• Check your understanding
- a) In the prosodic experiment notes, what name does the author give to splitting the pattern files into 70, 15 and 15 percent for training, evaluation and testing?
- b) Using the prosodic experiment notes, explain why the author concludes that the Stories recordings contained emotional content.

• Text segment

━━━━━━━━━━━━━━━━━━━━

CASE B Raquel Tato commands

· Input features:

P1.0-P1.37 37 prosodic features consisting of energy and fundamental frequency, fundamental frequency derivative contour and jitter.

· Output features

Happy and Angry (1 0 0), Neutral (0 1 0), Sad and Bored (0 0 1)

Ø Conditions

· Normalized by maximum of all the patterns in the training set

· Hidden layers HD1=10 HD2=5; logistic activation function; Standard Backpropagation and Backpropagation with Chunkwise update learning algorithms with multiple step training.

· WTA (Winner Takes All) Analysis function.

Ø Results and conclusions

Neutrals seem to be more corrupted or confused since the test uses the combination of commands and stories. Bored/sad and neutral are confused more often than angry, which might indicate that bored sad and neutral might lie closer to each other on the activation plane as compared to angry and neutral. This is my hypothesis for the moment from this experiment.

	Happy/Angry	Neutral	Bored/Sad
Happy/Angry	92.28	6.23	1.48
Neutral	17.86	43.45	38.69
Bored/sad	2.24	13.42	84.35

Table 4‑4 Confusion matrix of 4.3.2a (stories and commands) for the Chunk learning algorithm

Average = 73.123734

Chart 4‑4 Graphical representation of Table 4-4

While comparing Table 4‑4 and Table 4‑5, it can be inferred that the hypothesis suggesting that emotional content was present in Stories recordings is true since the confusion on the Neutral row is much higher in Table 4‑4.

	Happy/Angry	Neutral	Bored/Sad
Happy/Angry	85.20	14.80	0.00
Neutral	8.16	75.51	16.33
Bored/sad	1.53	21.43	77.04

Table 4‑5 Confusion matrix of 4.3.2b (Commands) for the Stdbp learning algorithm

Average = 79.251701

Chart 4‑5 Graphical representation of Table 4-5

4.4 Prosodic Experiments with Thomas’ Data

The following experiments are derivatives from the experiment of page 207 in Rocio’s thesis. The objectives of these experiments is to first train and test the neural network with the raw data (.NIST files) and later on make comparative results with data mixed with noise (.e000.m3.NIST). The organization of the experiments is based on the number of patterns introduced to the NN. In other words, I have divided this section into 3 parts.

· The first case is making use of all the data from Thomas, including stories and commands. (.NIST files)

· The second case is making use of all data from stories and only neutral emotions from commands. (.NIST files)

· The third case is making use of all data from Thomas stories and only neutral emotions from commands mixed with noise. (.e000.m3.NIST)

I have abbreviated the conventional way of dividing the pattern files into seventy percent, fifteen percent and fifteen percent for training, evaluation and testing as the 70-15-15 method.

4.4.1 Case 1 Thomas stories and commands

Ø Objective

· Speaker dependent case, Thomas.

━━━━━━━━━━━━━━━━━━━━

• Data under study
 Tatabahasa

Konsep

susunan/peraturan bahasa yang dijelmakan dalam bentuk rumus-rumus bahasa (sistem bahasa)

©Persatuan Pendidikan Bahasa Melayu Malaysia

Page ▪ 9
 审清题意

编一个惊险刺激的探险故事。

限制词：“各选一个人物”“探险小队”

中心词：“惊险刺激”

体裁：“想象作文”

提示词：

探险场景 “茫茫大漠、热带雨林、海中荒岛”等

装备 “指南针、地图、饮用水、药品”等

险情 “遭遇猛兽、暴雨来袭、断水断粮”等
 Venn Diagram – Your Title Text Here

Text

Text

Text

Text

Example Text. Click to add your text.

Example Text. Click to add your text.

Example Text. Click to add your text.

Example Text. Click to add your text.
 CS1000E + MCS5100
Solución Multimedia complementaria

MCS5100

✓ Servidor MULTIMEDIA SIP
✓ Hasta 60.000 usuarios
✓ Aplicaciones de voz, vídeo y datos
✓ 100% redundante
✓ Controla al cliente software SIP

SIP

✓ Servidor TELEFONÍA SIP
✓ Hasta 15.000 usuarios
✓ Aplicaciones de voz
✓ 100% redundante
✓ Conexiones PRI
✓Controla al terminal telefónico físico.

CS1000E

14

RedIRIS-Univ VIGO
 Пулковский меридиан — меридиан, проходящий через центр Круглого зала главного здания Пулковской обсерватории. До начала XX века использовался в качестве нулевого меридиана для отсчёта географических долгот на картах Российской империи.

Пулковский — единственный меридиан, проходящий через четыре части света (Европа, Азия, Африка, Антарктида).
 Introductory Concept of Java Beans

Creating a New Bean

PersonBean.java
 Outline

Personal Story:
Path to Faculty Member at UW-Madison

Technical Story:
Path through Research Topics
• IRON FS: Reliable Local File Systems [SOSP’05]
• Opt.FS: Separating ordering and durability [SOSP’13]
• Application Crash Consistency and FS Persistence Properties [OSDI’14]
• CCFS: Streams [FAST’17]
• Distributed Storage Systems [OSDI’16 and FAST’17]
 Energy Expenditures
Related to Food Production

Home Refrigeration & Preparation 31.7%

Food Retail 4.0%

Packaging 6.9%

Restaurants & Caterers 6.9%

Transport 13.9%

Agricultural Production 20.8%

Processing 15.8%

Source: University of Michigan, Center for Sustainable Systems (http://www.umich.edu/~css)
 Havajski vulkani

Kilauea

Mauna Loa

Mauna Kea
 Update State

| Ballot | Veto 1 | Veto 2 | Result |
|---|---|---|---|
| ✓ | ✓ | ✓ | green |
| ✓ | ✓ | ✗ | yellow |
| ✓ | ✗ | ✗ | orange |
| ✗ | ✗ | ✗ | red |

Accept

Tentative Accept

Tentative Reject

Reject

━━━━━━━━━━━━━━━━━━━━

• Results of the tasks
- a) The 70-15-15 method.

- b) Comparing Table 4-4 (stories and commands) with Table 4-5 (commands only), the confusion on the Neutral row is much higher in Table 4-4. The author takes this as confirming the hypothesis that the Stories recordings carried emotional content.